Open AI 自监督学习笔记:Self-Supervised Learning

2023-10-27

转载自微信公众号
原文链接: https://mp.weixin.qq.com/s?__biz=Mzg4MjgxMjgyMg==&mid=2247486049&idx=1&sn=1d98375dcbb9d0d68e8733f2dd0a2d40&chksm=cf51b898f826318ead24e414144235cfd516af4abb71190aeca42b1082bd606df6973eb963f0#rd

Open AI 自监督学习笔记


文章目录


Video: https://www.youtube.com/watch?v=7l6fttRJzeU
Slides: https://nips.cc/media/neurips-2021/Slides/21895.pdf

Self-Supervised Learning
Self-Prediction and Contrastive Learning

  • Self-Supervised Learning
    • a popular paradigm of representation learning

Outline

  • Introduction: motivation, basic concepts, examples
  • Early Work: Look into connection with old methods
  • Methods
    • Self-prediction
    • Contrastive Learning
    • (for each subsection, present the framework and categorization)
  • Pretext tasks: a wide range of literature review
  • Techniques: improve training efficiency

Introduction

What is self-supervised learning and why we need it?

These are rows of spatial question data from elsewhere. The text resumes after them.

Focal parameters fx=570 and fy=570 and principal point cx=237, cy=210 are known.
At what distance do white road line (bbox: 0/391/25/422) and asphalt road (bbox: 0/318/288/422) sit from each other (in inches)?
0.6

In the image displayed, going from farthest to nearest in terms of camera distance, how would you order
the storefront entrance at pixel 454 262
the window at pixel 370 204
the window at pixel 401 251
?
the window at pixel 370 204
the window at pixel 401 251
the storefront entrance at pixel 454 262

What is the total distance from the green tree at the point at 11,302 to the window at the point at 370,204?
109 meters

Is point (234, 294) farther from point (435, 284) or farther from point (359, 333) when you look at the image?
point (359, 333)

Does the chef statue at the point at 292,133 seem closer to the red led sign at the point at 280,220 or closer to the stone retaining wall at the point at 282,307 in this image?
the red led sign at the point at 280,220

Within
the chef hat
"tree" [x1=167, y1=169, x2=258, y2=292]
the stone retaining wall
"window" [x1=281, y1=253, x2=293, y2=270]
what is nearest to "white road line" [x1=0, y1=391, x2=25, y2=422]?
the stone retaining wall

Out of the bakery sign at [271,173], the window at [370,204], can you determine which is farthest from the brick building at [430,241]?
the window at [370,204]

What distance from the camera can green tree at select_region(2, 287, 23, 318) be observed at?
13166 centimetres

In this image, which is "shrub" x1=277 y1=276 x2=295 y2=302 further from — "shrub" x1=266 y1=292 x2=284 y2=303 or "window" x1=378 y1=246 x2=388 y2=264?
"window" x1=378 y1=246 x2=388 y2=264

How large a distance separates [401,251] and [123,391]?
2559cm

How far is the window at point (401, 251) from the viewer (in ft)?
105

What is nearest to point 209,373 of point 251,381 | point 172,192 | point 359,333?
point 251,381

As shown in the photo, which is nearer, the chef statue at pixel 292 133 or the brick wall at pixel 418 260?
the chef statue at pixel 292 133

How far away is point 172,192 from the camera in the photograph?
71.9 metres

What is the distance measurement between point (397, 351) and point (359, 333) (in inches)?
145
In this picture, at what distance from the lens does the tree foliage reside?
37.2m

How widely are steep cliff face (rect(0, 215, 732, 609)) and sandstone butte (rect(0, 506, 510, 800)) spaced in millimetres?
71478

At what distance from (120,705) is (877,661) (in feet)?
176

What is self-supervised learning?
  • Self-supervised learning (SSL):
    • a special type of representation learning that enables learning good data representation from unlablled dataset
  • Motivation :
    • the idea of constructing supervised learning tasks out of unsupervised datasets

    • Why?

      ✅ Data labeling is expensive and thus high-quality dataset is limited

      ✅ Learning good representation makes it easier to transfer useful information to a variety of downstream tasks ⇒ \Rightarrow e.g. Few-shot learning / Zero-shot transfer to new tasks

Self-supervised learning tasks are also known as pretext tasks

What’s Possible with Self-Supervised Learning?
  • Video Colorization (Vondrick et al 2018)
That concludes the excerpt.